Ilya tells me the present machinery if pensioned tomorrow would only recover scrap value per tonne versus up to a million dollars for each replacement state of the art machine! The alternative is to source more components elsewhere in the world and this progresses as fast as it can given the constraints of available cash and research time. Every motorcycle part is related to the parts surrounding it and a smart fix for one part can disrupt the surrounding bits without further research and trials!
This Ural outfit is on display in the Irbit Museum - this is in the Guiness Book of World Records for running non-stop for 25,000kms.
As I watched one person assemble a complete motor in quite a short time I marvelled that one man could do so many different processes quickly and accurately and maintain concentration. Maybe it is a measure of the simplicity of these engines.

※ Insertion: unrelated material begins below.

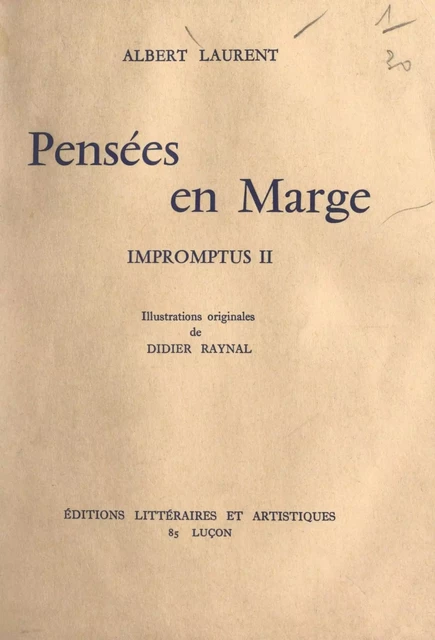 Impromptus (2). Pensées en marge - Albert Laurent - FeniXX réédition numérique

Ilya puts in the hours, the focus and dedication of the top corporate high flyers, but his world is not about first class accommodation, first class travel and big salaries. As we headed out of Yekaterinburg to Irbit where town shuts down after 8pm, he buys some biscuits and cheese from the supermarket and a bottle or two of potable water so when he leaves the factory at 11pm he can get a feed in his room before turning in for the night. Back in Seattle Madina manages IMWA in Ilya’s absence while raising their two bright young lego lovers who may well be the engineers who can take Urals further into the future.

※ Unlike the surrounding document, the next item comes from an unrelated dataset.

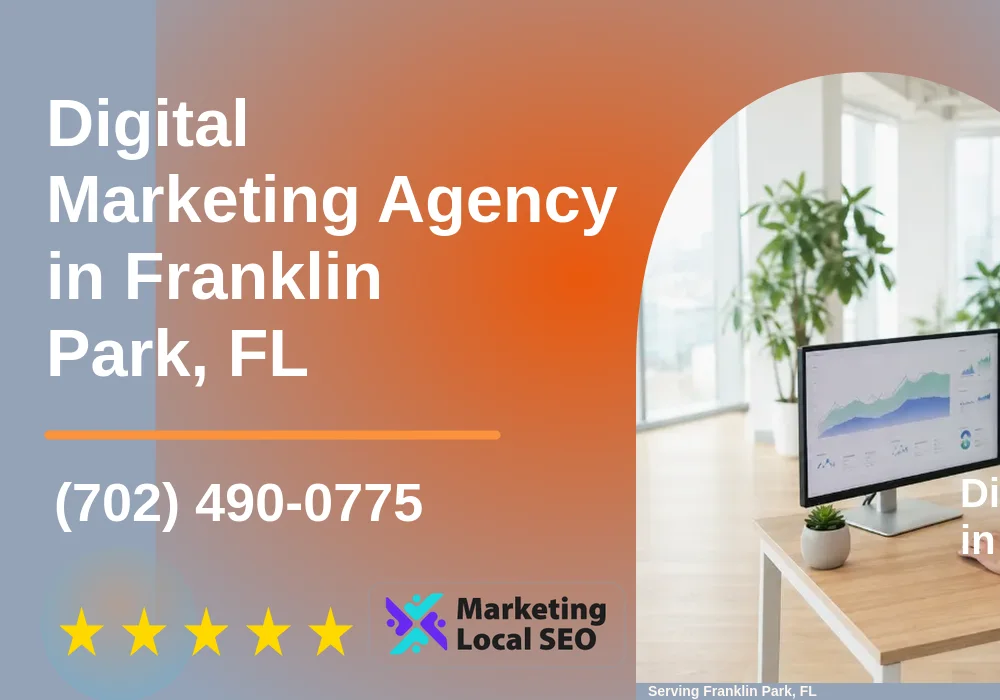 Digital Marketing Agency in Franklin Park, FL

There is little glamour in the Ural factory, but you can see that I have come away from the Ural factory with great admiration for the people who keep it operating and with gratitude that they produce such a great piece of machinery for us despite the odds!
A few more photos from around the Ural factory
This was a prototype quad bike model, unfortunately it was never released.
This is the very first Ural model ever released - copied from the German BMW during the war.
This is a stack of gearbox casings waiting for the next step in the assembly line.